# 16 year old going from Central Florida To Fresno, Cali. I figured I'd start here.



## Deleted member 25264

First time hitchhiking ever, I would like to make it from Florida to Cali within the span of a month. I have $50 and a bike. I'm not prepped at all by normal standards and if someone could help me start everything it would be lovely. I'm primarily going from here by hitching and any advice would be golden. Thanks in advance. 



I can be reached faster on discord
KyleIsDork#5049


----------



## Short

Bold


----------



## Maki40

Why fresno? That place sucks. But good on ya. Not sure how hitchhiking with a bike will go.. I'd probably ditch it.. but doesn't hurt to try. Personally, I'd keep it simple and stick to i10 the whole way. 
All you really need is a blanket, maybe a bug net (I ripped my out of an old tent), maybe some deodorant, wash in business sinks, phone and charger, some food and water, a marker to make signs if you need anything, and a backpack that will fit everything. 
As far as hitching do your best not to get stuck in the middle of nowhere or non busy exits. Turn down rides that don't go very far or make sure they can drop you off somewhere busy. 
Other than that, just do it and good luck!


----------



## Deleted member 25264

I've got family in fresno, and I'm emancipated. Family wants me out by the end of the month, and I'd rather be over there


----------



## Deleted member 25220

KyleIsDork said:


> First time hitchhiking ever, I would like to make it from Florida to Cali within the span of a month. I have $50 and a bike. I'm not prepped at all by normal standards and if someone could help me start everything it would be lovely. I'm primarily going from here by hitching and any advice would be golden. Thanks in advance.
> 
> 
> 
> I can be reached faster on discord
> KyleIsDork#5049


As a mother of 5.. my oldest is 23..
Yes, I am supposed to be “settled” by now!
According to cultures standards but cannot shake the run temptation... we all have our stories.. BUT ..as I was saying.. as a mother-I want to say be careful -?!!! 
I am more challenged at 41 than I was at 18. So- I am inspired by your path!
Reverse life process so I am lifting you in prayers on your journey 
Traveling Mercies


----------



## Deleted member 125

Being emancipated isn't going to stop people from calling the cops on you especially if you look underage, be prepared to do some talking to the law.

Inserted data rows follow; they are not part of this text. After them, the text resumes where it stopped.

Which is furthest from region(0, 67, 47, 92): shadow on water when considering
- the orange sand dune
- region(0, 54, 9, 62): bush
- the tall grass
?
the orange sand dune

Do you have a pack or any basic camping gear? 50 bucks ain't a very thick road steak to get cross country on especially since you have no prior experience. Considering its the end of the month now I'm gonna assume you have exhausted all other options for getting to cali?

All the standard be careful yadda yadda that others have posted.


----------



## Deleted member 25264

I had been a boy scout so I've got basic camping gear. It will be coming with me and hopefully won't be terrible for camping in odd locations


----------



## blank

I'd really try to come up with some more money, $50 isn't going to go far.


----------



## Jackthereaper

Hit up craigslist odd jobs if you can, spange, or sell everything else you own. $50 aint gonna cut it in my experience. Id be aiming for 500-1000 personally so i could theoretically buy a bus ticket if i get completely stuck.


----------



## Older Than Dirt

Having been a teenager who split home at that age, it can be done. It won't be easy. 

Carry ID, and a notarized letter or something official looking that shows you are emancipated to avoid being picked up as a runaway. Expect to show this often. Maybe get it laminated to save wear and tear showing it to cops every single day, twice.

No one will give you ride with a bike. If it is worth $, sell it. If not, leave it or give it away.

You need way more than $50 just to eat minimally on that trip. Sell everything that is not lightweight camping gear, and get a job ASAP.

If you are not used to fighting, find some free or cheap martial arts classes. Boxing or brazilian jiujitsu are very practical ways to hurt people who want to take advantage of you.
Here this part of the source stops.